The test suite is organised into 19 classes:

| Class | Tools Tested | Marker | |---|---|---| | TestConfigAndUtility | get_current_datetime, get_config, get_extended_capabilities, check_task_status | no_file | | TestCacheManagement | get_cache_stats, remove_cached_analysis | no_file | | TestFileManagement | get_analyzed_file_summary, get_full_analysis_results, detect_binary_format | pe_file | | TestPEData | get_pe_data (all 25 keys + list discovery) | pe_file | | TestPEExtended | 14 PE extended tools (entropy, crypto, XOR, API hashes, etc.) | pe_file | | TestStringAnalysis | 10 string tools (FLOSS, fuzzy search, sifter, context) | pe_file | | TestDeobfuscation | deobfuscate_base64, deobfuscate_xor_single_byte, is_mostly_printable_ascii, get_hex_dump | mixed | | TestCapaAnalysis | get_capa_analysis_info, get_capa_rule_match_details | pe_file, optional_lib | | TestTriageAndClassification | get_triage_report, classify_binary_purpose | pe_file | | TestVirusTotal | get_virustotal_report_for_loaded_file | pe_file | | TestAngrCore | 13 core Angr tools (decompile, CFG, slicing, loops, etc.) | pe_file, angr | | TestAngrDisasm | 5 disassembly tools (disassemble, calling conventions, etc.) | pe_file, angr | | TestAngrDataflow | 5 data flow tools (reaching defs, dependencies, VSA) | pe_file, angr | | TestAngrHooks | hook_function, list_hooks, unhook_function | pe_file, angr | | TestAngrForensic | 5 forensic tools (packing, code caves, call graph, etc.) | pe_file, angr | | TestExtendedLibraries | 9 extended library tools (LIEF, Capstone, Keystone, Speakeasy, etc.) | optional_lib | | TestMultiFormat | 8 multi-format tools (ELF, Mach-O, .NET, Go, Rust) | optional_lib | | TestErrorHandling | Invalid inputs, nonexistent files, bad addresses | mixed | | TestToolDiscovery | Lists server tools and reports coverage (warns on missing) | no_file |

---

Contributing

Contributions are welcome!

1. Fork the repository.
2. Create a feature branch (git checkout -b feature/your-enhancement).
3. Commit your changes.
4. Push to the branch.
5. Open a Pull Request.

---

Licence

Distributed under the MIT Licence.
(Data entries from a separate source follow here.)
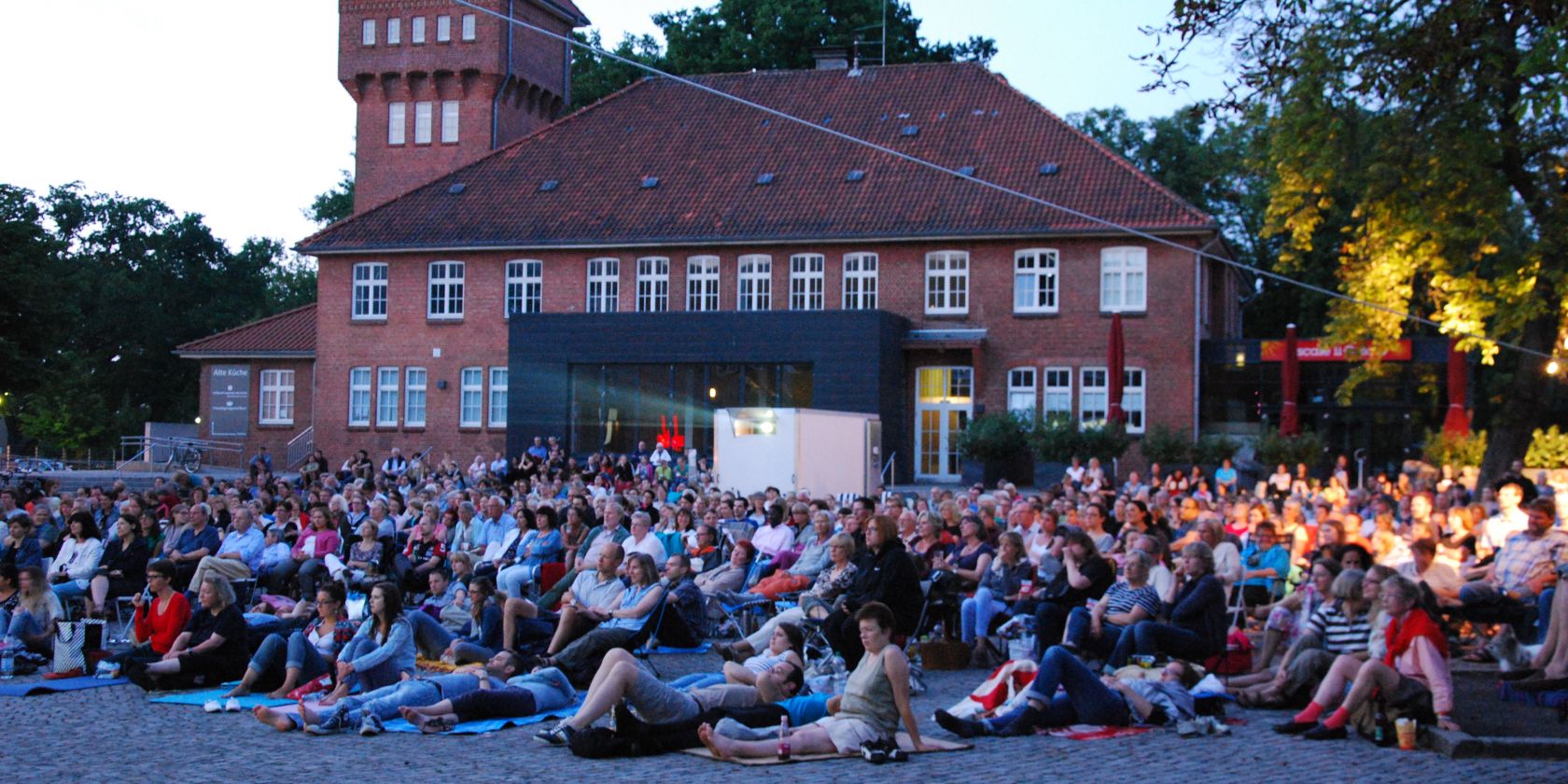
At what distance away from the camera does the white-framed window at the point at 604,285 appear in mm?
40688

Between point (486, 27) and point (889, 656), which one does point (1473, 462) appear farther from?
point (486, 27)

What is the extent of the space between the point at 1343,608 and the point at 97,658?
990cm

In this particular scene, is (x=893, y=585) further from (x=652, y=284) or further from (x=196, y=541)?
(x=652, y=284)

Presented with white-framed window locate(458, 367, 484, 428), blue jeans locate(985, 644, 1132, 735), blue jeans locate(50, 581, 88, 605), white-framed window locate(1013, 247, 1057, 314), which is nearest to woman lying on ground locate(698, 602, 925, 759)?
blue jeans locate(985, 644, 1132, 735)

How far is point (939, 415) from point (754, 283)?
5.58 m

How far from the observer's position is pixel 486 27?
44.6 metres

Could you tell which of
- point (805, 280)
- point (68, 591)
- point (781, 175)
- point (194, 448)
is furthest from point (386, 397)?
point (68, 591)

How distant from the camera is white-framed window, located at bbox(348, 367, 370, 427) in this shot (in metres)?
42.9

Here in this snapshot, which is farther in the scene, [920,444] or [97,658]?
[920,444]

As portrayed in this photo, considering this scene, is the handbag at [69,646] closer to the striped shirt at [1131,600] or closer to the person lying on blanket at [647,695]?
the person lying on blanket at [647,695]

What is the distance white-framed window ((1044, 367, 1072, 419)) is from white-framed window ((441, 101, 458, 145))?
734 inches

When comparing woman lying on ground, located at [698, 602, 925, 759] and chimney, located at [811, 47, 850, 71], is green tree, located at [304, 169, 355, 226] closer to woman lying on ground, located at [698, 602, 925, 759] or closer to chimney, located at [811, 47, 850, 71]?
chimney, located at [811, 47, 850, 71]

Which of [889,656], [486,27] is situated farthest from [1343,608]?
[486,27]

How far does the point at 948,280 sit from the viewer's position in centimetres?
3819
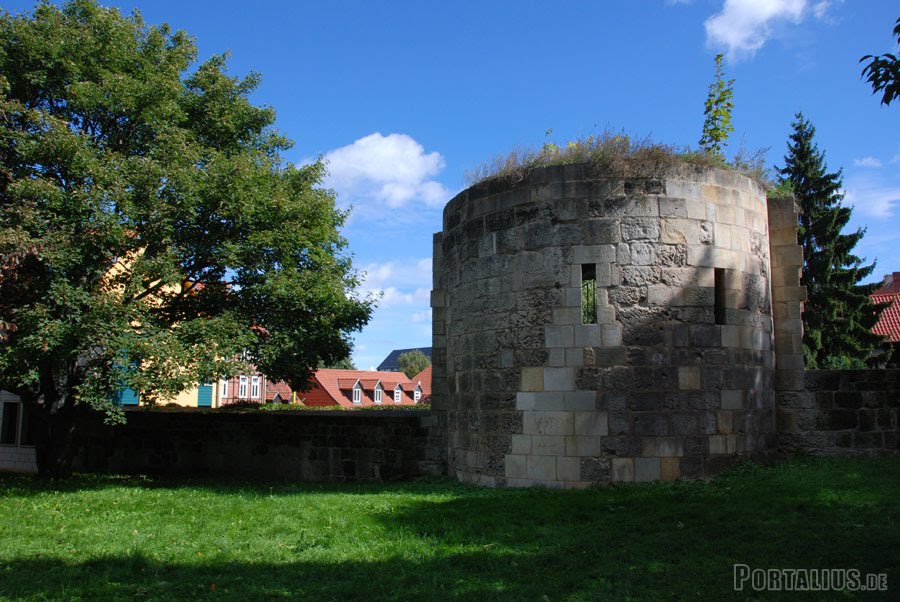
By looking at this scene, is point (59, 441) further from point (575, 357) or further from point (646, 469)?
point (646, 469)

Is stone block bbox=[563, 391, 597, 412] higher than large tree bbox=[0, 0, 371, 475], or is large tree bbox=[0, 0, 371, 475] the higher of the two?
large tree bbox=[0, 0, 371, 475]

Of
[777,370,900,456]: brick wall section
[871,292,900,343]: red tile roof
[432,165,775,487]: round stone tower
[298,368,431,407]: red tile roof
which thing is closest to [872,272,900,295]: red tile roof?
[871,292,900,343]: red tile roof

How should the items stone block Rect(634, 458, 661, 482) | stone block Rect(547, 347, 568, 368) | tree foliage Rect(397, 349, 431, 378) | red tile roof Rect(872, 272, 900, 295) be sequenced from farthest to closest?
tree foliage Rect(397, 349, 431, 378) < red tile roof Rect(872, 272, 900, 295) < stone block Rect(547, 347, 568, 368) < stone block Rect(634, 458, 661, 482)

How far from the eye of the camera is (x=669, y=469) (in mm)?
8922

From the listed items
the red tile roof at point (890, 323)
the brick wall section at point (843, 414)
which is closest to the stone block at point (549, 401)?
the brick wall section at point (843, 414)

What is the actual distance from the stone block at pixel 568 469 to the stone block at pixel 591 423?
37 centimetres

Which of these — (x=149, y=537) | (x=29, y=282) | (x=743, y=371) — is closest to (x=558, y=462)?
(x=743, y=371)

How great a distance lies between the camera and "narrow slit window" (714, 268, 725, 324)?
952 centimetres

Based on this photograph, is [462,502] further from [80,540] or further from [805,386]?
[805,386]

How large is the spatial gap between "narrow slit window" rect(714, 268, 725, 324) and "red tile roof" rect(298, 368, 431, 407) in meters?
39.3

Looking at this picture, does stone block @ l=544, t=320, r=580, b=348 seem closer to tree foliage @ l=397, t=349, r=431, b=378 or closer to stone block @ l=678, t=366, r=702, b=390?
stone block @ l=678, t=366, r=702, b=390

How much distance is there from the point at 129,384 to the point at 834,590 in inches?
393

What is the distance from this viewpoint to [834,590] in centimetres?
521

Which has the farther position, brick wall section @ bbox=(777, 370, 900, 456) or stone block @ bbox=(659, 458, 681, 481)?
brick wall section @ bbox=(777, 370, 900, 456)
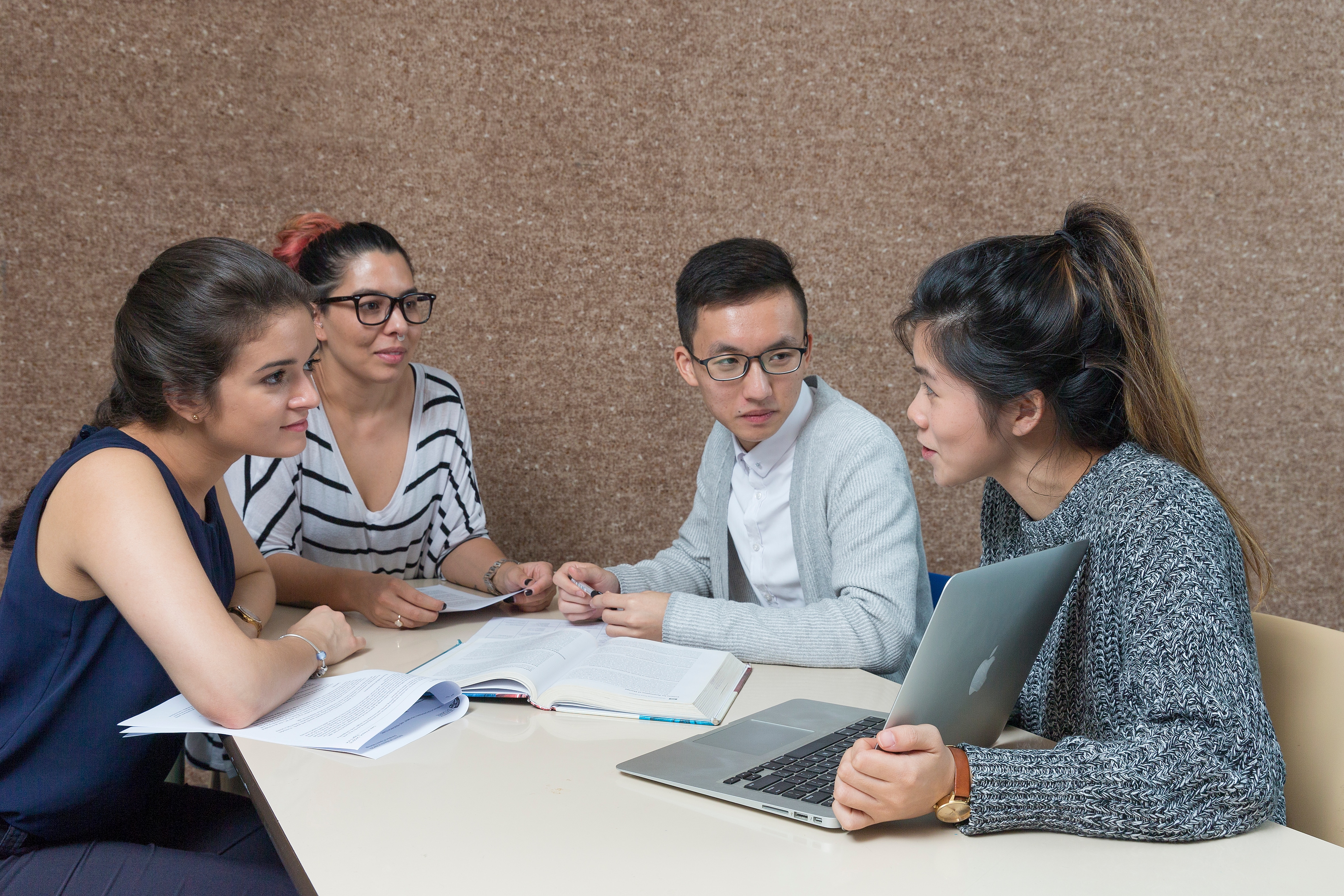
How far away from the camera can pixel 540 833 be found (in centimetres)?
81

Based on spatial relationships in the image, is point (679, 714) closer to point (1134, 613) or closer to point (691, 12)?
point (1134, 613)

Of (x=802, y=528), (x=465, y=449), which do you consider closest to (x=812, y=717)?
(x=802, y=528)

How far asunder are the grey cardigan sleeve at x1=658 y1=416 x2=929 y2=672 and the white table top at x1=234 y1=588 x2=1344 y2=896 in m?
0.36

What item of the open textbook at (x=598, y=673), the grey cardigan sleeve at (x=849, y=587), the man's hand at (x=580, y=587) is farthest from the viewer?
the man's hand at (x=580, y=587)

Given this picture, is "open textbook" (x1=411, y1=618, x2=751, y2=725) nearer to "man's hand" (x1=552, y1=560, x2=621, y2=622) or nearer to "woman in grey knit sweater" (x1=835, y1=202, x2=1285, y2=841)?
"man's hand" (x1=552, y1=560, x2=621, y2=622)

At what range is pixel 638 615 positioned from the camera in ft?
4.49

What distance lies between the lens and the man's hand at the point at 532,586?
1602 mm

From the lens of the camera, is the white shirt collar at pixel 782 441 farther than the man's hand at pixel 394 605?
Yes

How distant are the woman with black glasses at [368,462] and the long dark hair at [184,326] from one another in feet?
1.52

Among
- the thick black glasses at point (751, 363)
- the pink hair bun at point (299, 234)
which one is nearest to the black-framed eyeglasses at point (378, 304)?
the pink hair bun at point (299, 234)

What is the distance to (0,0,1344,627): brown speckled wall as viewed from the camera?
7.80 feet

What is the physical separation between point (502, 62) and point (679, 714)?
2.08 metres

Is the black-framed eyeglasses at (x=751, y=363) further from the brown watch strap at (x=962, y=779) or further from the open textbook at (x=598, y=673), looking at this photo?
the brown watch strap at (x=962, y=779)

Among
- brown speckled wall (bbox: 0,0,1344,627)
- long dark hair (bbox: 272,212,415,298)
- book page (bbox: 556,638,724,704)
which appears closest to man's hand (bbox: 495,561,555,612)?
book page (bbox: 556,638,724,704)
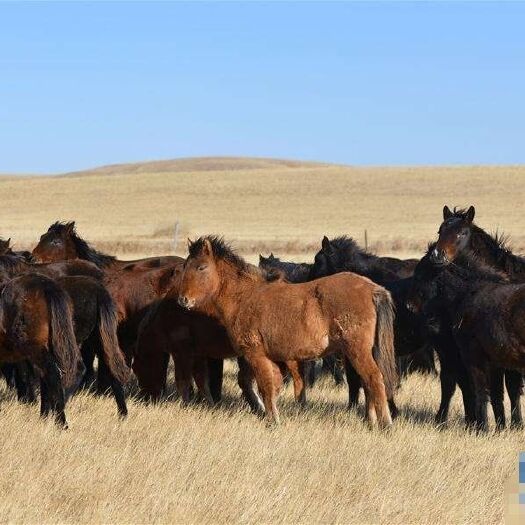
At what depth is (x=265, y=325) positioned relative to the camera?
8.48 meters

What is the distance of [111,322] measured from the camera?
28.6 ft

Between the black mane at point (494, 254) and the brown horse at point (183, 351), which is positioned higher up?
the black mane at point (494, 254)

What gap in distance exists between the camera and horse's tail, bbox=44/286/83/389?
795 cm

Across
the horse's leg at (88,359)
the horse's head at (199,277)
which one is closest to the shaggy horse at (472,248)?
the horse's head at (199,277)

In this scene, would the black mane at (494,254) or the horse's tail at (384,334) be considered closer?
the horse's tail at (384,334)

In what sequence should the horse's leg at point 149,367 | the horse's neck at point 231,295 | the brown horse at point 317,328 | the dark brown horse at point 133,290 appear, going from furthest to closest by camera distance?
the dark brown horse at point 133,290
the horse's leg at point 149,367
the horse's neck at point 231,295
the brown horse at point 317,328

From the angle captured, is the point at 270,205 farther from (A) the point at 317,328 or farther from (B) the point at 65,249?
(A) the point at 317,328

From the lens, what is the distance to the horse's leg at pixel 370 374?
8.23 metres

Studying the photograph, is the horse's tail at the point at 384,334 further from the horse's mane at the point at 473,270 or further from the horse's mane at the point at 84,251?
the horse's mane at the point at 84,251

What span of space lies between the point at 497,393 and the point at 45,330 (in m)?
3.96

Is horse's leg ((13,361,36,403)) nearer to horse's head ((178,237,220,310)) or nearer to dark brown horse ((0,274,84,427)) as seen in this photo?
dark brown horse ((0,274,84,427))

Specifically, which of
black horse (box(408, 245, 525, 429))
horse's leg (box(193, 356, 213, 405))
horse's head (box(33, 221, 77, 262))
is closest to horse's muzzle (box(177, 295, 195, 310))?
horse's leg (box(193, 356, 213, 405))

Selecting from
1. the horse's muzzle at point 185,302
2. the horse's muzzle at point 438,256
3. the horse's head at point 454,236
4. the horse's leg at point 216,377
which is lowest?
the horse's leg at point 216,377

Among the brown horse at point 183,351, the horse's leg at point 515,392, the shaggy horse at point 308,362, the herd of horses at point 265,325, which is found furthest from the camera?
the shaggy horse at point 308,362
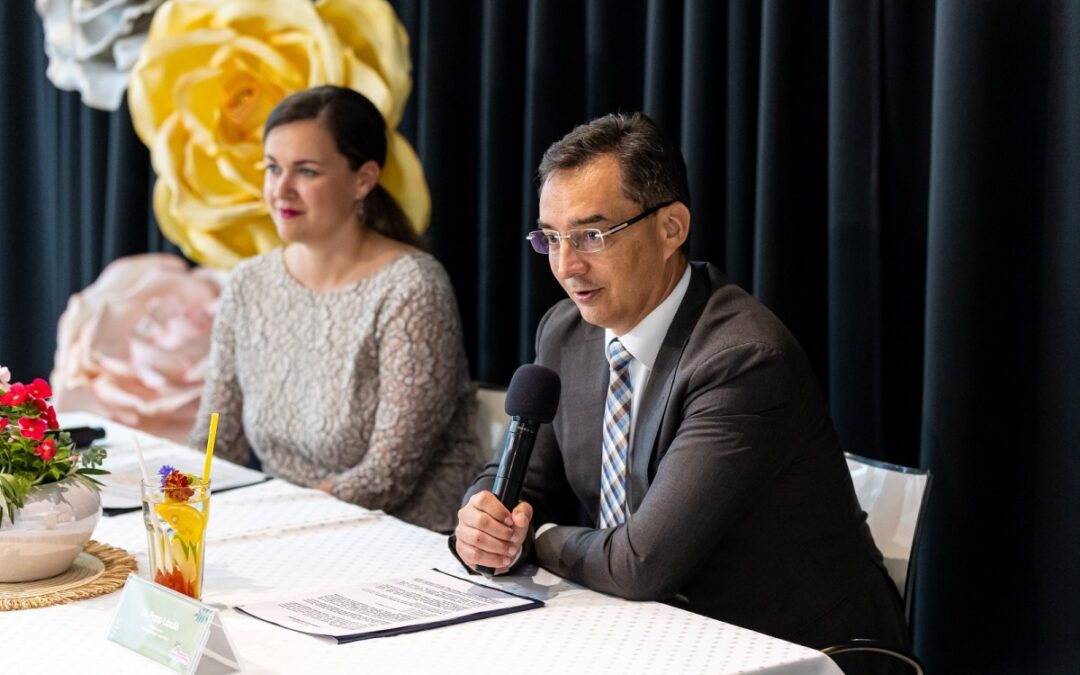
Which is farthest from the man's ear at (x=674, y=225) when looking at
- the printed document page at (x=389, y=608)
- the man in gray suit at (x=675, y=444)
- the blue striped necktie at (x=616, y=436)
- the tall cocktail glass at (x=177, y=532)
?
the tall cocktail glass at (x=177, y=532)

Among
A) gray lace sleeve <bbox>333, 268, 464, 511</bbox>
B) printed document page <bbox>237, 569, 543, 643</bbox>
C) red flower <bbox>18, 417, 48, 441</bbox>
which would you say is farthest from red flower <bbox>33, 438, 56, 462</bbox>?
gray lace sleeve <bbox>333, 268, 464, 511</bbox>

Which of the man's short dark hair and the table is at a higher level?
the man's short dark hair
See LICENSE for more information.

---

Disclaimer

This toolkit is provided "as-is" for educational and research purposes only. It is capable of executing parts of analysed binaries (via Angr emulation and symbolic execution) in a sandboxed environment. Always exercise caution when analysing untrusted files. The authors accept no responsibility for misuse or damages arising from the use of this software.